Desde el comienzo de los actuales gobiernos de EU y México se prometió atender este problema. Pero, a pesar de todo, no se ha avanzado pues todavía hoy se atenta contra la integridad física y los derechos humanos de una gran cantidad de inmigrantes que van a ese país en busca de trabajo olvidándose que Estados Unidos se formó de inmigrantes. Al parecer, uno es el discurso diplomático de la buena vecindad y la gran camaradería personal, y otro muy diferente el lenguaje que en los hechos se está pretendiendo imponer, preocupantemente policiaco y persecutorio, en contra de quienes cooperan con la generación de riqueza en EU, la mayor parte de la cual se queda en el propio territorio estadounidense.

Es tan ominoso el mandato para conocer el estatus migratorio de los solicitantes de licencias de conducir que la juez Karen Smith, de Nueva York, determinó recientemente que no se le puede negar ninguna licencia a una persona por ese motivo; esta conclusión fue celebrada por organizaciones de hispanos con fuerte presencia en EU, y por el consulado de México en Nueva York, que calificó de trascendente la decisión.

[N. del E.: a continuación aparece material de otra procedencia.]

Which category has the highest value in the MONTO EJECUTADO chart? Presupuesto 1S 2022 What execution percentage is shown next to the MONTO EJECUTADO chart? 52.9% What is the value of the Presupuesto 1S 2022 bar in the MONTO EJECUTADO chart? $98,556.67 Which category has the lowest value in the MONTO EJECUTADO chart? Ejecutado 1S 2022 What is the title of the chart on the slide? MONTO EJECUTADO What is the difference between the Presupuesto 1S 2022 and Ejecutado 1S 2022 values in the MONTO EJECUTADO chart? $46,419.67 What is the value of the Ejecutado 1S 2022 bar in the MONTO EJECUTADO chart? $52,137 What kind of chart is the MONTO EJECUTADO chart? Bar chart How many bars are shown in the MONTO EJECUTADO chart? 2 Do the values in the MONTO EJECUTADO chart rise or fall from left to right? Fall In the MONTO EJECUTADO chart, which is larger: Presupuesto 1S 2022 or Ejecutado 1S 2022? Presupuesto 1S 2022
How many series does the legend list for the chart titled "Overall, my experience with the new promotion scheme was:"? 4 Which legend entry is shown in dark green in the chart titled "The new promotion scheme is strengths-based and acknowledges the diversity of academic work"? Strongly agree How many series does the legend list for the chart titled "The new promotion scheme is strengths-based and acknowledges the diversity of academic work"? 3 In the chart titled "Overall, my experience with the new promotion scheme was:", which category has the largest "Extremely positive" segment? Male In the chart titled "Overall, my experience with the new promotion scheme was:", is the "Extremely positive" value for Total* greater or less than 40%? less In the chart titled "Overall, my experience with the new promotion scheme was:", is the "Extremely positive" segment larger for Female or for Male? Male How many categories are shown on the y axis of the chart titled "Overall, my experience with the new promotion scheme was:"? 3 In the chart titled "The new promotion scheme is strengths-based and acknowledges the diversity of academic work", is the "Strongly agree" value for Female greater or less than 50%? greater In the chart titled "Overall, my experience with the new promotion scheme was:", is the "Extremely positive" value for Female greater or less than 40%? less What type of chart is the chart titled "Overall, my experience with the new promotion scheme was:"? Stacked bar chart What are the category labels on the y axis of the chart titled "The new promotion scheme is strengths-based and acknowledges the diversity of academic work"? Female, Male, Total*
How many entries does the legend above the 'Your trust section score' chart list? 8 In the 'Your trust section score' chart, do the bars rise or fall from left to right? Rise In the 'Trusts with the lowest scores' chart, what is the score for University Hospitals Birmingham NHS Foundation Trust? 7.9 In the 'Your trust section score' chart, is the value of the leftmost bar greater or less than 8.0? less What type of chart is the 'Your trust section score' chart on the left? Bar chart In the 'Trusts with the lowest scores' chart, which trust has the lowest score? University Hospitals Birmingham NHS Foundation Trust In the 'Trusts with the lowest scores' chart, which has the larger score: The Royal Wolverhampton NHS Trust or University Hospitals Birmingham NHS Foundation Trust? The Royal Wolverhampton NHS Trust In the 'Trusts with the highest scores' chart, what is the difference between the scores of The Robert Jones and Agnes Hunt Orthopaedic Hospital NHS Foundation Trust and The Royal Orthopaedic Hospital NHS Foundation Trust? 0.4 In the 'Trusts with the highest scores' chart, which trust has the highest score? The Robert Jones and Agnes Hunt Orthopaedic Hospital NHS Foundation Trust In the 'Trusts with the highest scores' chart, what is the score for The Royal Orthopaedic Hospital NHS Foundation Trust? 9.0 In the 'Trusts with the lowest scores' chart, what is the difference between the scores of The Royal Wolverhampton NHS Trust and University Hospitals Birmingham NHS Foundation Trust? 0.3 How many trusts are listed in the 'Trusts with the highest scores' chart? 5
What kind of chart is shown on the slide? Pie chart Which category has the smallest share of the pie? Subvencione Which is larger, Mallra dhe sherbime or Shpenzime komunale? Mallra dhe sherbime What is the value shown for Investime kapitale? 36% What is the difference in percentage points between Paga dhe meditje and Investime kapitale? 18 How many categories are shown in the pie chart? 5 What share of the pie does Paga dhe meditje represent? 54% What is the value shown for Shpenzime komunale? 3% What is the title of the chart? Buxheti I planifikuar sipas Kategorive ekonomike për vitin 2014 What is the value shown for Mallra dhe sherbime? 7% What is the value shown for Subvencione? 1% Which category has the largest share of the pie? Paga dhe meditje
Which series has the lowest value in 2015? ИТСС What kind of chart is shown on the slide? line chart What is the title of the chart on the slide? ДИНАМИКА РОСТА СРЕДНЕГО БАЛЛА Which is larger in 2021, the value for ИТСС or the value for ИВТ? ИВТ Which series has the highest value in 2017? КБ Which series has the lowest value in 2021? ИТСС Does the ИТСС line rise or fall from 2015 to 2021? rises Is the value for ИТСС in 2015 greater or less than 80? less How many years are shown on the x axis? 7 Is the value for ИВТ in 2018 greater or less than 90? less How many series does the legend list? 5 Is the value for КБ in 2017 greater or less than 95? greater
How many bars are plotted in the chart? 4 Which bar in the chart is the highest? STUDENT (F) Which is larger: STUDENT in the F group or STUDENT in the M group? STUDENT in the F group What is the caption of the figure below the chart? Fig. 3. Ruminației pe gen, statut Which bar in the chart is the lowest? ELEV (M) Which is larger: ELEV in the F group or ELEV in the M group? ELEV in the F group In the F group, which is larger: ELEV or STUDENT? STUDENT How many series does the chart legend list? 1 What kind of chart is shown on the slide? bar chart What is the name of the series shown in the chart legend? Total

Por lo que hace a la posibilidad de levantar un muro, no hay nada más humillante y agresivo en contra de los derechos humanos que la construcción de barreras que impidan el libre flujo de personas por todo el orbe. Los ejemplos más condenables de segregación e intolerancia a lo largo de la historia de la humanidad han girado y giran aún en algunas latitudes en torno de muros que aíslan, que segregan y que demuestran una grave connotación racista.

No hay mayor símbolo de libertad que las caídas de los muros. Estados Unidos aplaudió febrilmente la caída del muro de Berlín e insistió, en aquel momento, en que éste había sido en extremo humillante para los alemanes.

Como quiera que sea, los  gobiernos latinoamericanos habrán de exigir respeto, no sólo frente a quienes han planteado esta posibilidad, sino también en foros multilaterales, como la ONU. Los gobiernos latinoamericanos, tampoco pueden ser tímido ni darse el lujo de reaccionar tarde frente a esta grave amenaza de sectores de ultraderecha estadounidenses. Ojala esta vez, los encargados de la política exterior de Latinoamérica hagan un trabajo claramente favorable a los intereses nacionales de cada nacional de sus países que son los inmigrantes a Estados Unidos Ahora , se olvidaron de las primeras treces colonias que fundaron la Gran nación de la libertad, Norteamérica y del sueño americano ni hablar.

El gobierno del presidente Fox en México ha insistido en la necesidad de negociar un acuerdo migratorio de alto alcance, que tenga bases diplomáticas y económicas, pero no policíacas. Todo acuerdo y toda buena vecindad deben fincarse en el respeto de las partes; ni más ni menos, tanto los Mexicanos, los dominicanos, los haitianos, los Colombianos en fin nuestros hermanos latinos son seres humanos que merecen respeto y ser tratados con dignidad.